L’inutile débat idéologique
September 1st, 2015 | AGEFI MAGAZINE Par Eric BERSETH et Vincent MUDRY
Le glissement du financement de l’aide humanitaire du secteur public vers le secteur privé est-il une évolution souhaitable ?
Au-delà du débat politique, quelles sont les conséquences opérationnelles ?
Ces dernières années ont vu s’accentuer un mouvement profond de glissement du financement des ONG et organisations internationales, du secteur public vers le secteur privé. La crise actuelle de la dette a contraint les Etats à diminuer leurs financements alors même que les besoins humanitaires allaient croissants. Ainsi, les ONG et organisations d’aide se sont tournées vers les donateurs privés pour financer leurs opérations, investissant dans la collecte de petits et grands dons auprès des particuliers, des entreprises et de leurs fondations. Parallèlement, l’émergence d’une catégorie de super-riches et les exemples éminents du « giving pledge » de Bill Gates et Warren Buffet, couplés à une vision libérale de la société ont favorisé l’avènement de la grande philanthropie et de l’engagement des individus et des entreprises pour les causes d’intérêt général.

#####

> **Consignes**
1 > Recopiez fidèlement le passage de l'extrait ci-dessus sur le financement de l'aide humanitaire, en commençant aux mots « L’inutile débat idéologique » et en vous arrêtant après « évolution souhaitable ? ».
2 > Prolongez au-delà de sa dernière phrase l'extrait ci-dessus sur le glissement du financement humanitaire vers le secteur privé.

#####

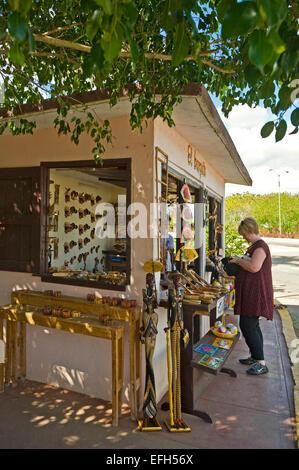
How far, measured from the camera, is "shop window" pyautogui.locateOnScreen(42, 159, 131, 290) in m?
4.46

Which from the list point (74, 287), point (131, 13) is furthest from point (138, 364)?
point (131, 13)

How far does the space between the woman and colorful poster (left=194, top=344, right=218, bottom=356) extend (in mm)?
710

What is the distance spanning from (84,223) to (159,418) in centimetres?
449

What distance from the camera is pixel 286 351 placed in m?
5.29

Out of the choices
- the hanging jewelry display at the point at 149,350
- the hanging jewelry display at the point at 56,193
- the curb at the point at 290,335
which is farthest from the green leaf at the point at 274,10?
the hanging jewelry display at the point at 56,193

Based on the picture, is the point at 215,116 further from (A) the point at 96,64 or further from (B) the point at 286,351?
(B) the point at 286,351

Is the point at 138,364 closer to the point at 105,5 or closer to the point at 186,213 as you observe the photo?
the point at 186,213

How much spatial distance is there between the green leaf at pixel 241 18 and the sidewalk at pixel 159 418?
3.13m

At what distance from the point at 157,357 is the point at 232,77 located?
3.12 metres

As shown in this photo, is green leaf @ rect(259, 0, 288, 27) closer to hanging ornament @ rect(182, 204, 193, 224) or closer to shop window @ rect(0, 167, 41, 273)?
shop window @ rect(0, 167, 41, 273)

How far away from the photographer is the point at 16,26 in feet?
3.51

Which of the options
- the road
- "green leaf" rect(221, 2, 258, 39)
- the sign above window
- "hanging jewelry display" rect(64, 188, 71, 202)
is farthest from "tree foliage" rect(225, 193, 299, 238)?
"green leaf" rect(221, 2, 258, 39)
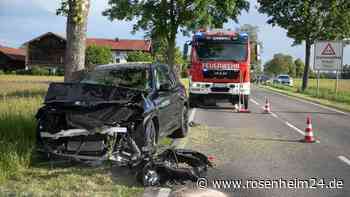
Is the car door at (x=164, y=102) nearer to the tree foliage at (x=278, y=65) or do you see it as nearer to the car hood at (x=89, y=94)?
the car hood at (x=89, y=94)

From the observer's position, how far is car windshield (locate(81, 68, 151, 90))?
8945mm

#####

> **Corrigé**
1 >
L’inutile débat idéologique
September 1st, 2015 | AGEFI MAGAZINE Par Eric BERSETH et Vincent MUDRY
Le glissement du financement de l’aide humanitaire du secteur public vers le secteur privé est-il une évolution souhaitable ?

2 >
Au-delà du débat idéologique entre les tenants d’un interventionnisme d’Etat et les promoteurs d’une société libérale où l’individu assure lui-même la redistribution des richesses, la montée en puissance des financements privés montre de nombreux aspects positifs pour le secteur et pour les bénéficiaires de l’aide.
Tout d’abord, le financement par de nombreux petits donateurs confère aux organisations une indépendance politique leur laissant libre champ en termes de choix, d’action et de parole. Cela leur permet aussi de constituer des réserves afin de répondre à des besoins urgents, de financer les évaluations initiales ex-ante ou des opérations sur des crises négligées. En promouvant une société civile forte, c’est aussi un levier assurant un contre-pouvoir à l’Etat, élément fondamental de la démocratie.
Par ailleurs, les grands dons des personnes fortunées ou des entreprises, non soumis à la redevabilité au contribuable, peuvent financer des actions innovantes, plus risquées et sans garantie de résultat permettant ainsi la progression et l’amélioration des méthodes et techniques d’intervention.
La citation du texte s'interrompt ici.